We continually hear about the need for parity of esteem between academic and vocational qualifications but this masks the fact that they are different products with different outputs. Our senior management roles are populated by former apprentices and graduates alike.
Ali Hadawi CBE, Principal of Central Bedfordshire College, said:
The changes wrought over recent years have seen a systematic de-skilling of the quality of provision with the emphasis on achievement of a qualification being primary and the dumbing-down of the content, quality and rigour.
Sally Lowe, 14-19 partnership manager at Education Leeds on behalf of the 11-19 (25) Learning & Support Partnership, said:
There needs to be a single funding mechanism for 14-19. The awarding bodies used to have far more of a ‘hands on’ approach to ensuring the quality of delivery of vocational qualifications in centres. This has been eroded over the past 10 years and means that delivery centres are less accountable.
Awarding organisations needs to review existing Quality Assurance and implement more rigour to centre approval.
Phil Dover, Principal of Lees Brook Community Sports College, in Derby, said:
Some schools have used the flexibility in the assessment process to enable students to gain qualifications and accreditation too easily. The procedure needs to be changed by making the external verification process more rigorous.

→ **Material supplied**:
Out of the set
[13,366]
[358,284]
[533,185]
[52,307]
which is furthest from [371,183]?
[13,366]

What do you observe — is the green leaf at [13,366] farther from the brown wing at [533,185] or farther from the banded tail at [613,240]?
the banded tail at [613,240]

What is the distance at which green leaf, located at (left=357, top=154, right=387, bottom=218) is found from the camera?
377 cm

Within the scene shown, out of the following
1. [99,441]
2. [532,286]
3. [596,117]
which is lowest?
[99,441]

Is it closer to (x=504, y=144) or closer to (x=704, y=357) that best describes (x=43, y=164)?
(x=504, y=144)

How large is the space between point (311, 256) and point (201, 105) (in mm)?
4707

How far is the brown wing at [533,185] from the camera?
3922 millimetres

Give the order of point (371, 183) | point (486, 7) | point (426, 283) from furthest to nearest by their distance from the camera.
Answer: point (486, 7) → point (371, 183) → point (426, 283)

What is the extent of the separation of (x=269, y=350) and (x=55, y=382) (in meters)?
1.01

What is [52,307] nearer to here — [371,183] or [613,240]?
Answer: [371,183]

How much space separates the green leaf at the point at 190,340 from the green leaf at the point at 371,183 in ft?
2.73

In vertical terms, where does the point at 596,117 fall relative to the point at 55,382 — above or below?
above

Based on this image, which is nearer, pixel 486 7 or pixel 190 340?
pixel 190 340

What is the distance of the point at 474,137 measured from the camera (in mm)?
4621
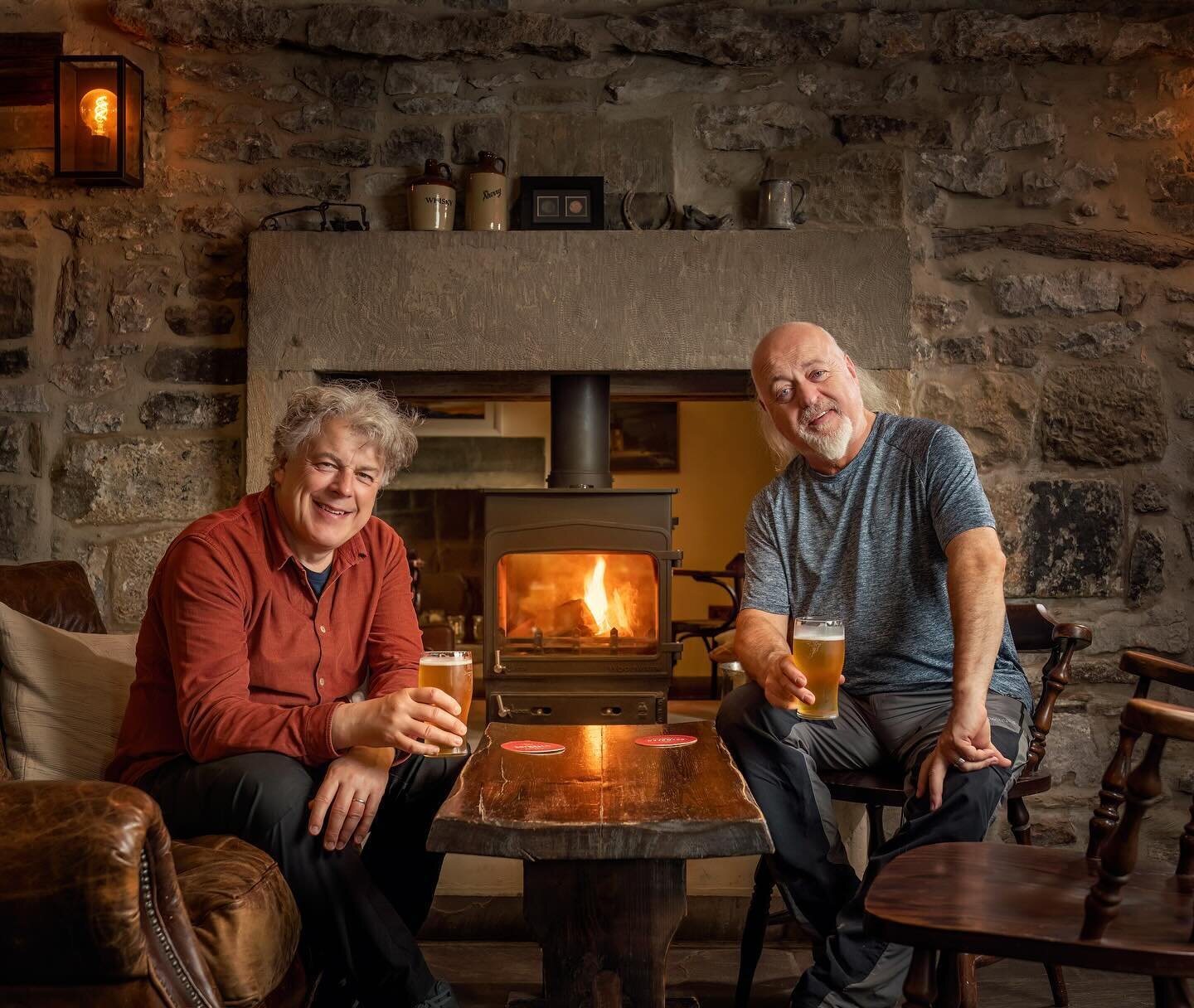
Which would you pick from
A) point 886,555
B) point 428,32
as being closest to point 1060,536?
point 886,555

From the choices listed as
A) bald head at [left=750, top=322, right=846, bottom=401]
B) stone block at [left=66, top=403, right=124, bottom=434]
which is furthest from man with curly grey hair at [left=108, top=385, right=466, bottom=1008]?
stone block at [left=66, top=403, right=124, bottom=434]

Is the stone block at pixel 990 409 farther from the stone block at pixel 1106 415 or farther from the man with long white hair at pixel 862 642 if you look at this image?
the man with long white hair at pixel 862 642

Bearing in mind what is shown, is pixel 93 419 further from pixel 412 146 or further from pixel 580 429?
pixel 580 429

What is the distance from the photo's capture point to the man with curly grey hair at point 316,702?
1750mm

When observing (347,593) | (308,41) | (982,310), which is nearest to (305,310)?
(308,41)

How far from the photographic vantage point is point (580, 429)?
3.40m

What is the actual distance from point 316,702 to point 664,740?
60cm

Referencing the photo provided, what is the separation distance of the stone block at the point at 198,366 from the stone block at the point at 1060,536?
7.14 feet

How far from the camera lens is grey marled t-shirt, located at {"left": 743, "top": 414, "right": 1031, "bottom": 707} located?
2.19 metres

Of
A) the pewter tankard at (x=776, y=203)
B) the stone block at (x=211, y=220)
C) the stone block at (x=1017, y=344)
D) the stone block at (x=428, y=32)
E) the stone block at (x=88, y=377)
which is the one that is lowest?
the stone block at (x=88, y=377)

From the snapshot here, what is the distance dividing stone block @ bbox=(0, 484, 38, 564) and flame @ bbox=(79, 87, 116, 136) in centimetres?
103

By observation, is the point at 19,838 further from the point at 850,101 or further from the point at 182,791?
the point at 850,101

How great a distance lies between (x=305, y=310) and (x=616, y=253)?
0.88 m

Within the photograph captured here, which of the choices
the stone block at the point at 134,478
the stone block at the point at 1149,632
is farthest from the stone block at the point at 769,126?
the stone block at the point at 134,478
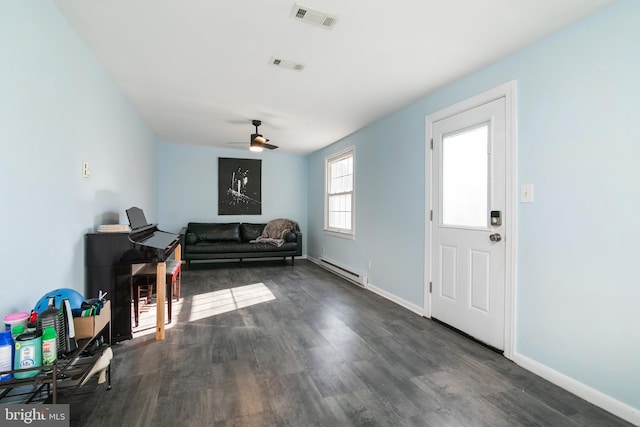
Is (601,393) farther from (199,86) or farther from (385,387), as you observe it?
(199,86)

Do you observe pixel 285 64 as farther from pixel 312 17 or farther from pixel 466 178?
pixel 466 178

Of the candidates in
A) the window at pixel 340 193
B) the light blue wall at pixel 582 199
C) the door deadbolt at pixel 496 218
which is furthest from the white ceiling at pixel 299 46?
the window at pixel 340 193

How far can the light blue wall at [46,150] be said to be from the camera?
1462 millimetres

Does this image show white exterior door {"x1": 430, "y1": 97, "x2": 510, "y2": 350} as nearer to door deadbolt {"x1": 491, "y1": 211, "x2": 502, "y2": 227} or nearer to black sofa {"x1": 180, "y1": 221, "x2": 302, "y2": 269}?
door deadbolt {"x1": 491, "y1": 211, "x2": 502, "y2": 227}

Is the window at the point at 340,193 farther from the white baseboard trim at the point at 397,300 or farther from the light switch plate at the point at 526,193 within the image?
the light switch plate at the point at 526,193

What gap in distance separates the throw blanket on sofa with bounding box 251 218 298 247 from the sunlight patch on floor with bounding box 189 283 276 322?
1836mm

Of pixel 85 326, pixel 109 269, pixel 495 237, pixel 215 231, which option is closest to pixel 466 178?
pixel 495 237

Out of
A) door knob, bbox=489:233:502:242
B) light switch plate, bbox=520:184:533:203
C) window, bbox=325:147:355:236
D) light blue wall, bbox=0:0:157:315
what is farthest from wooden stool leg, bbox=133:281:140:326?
light switch plate, bbox=520:184:533:203

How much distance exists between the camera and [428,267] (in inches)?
125

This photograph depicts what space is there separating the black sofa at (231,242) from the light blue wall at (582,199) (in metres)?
4.24

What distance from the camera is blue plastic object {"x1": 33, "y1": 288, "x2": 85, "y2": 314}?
1499 mm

→ **Work request A**:
List every person named in the text on vocational qualifications.
→ **Work request B**:
From the text on vocational qualifications, write out the passage between "Ali Hadawi CBE, Principal" and "quality and rigour.", inclusive.

→ **Exercise output A**:
- Ali Hadawi CBE
- Sally Lowe
- Phil Dover

→ **Exercise output B**:
Ali Hadawi CBE, Principal of Central Bedfordshire College, said:
The changes wrought over recent years have seen a systematic de-skilling of the quality of provision with the emphasis on achievement of a qualification being primary and the dumbing-down of the content, quality and rigour.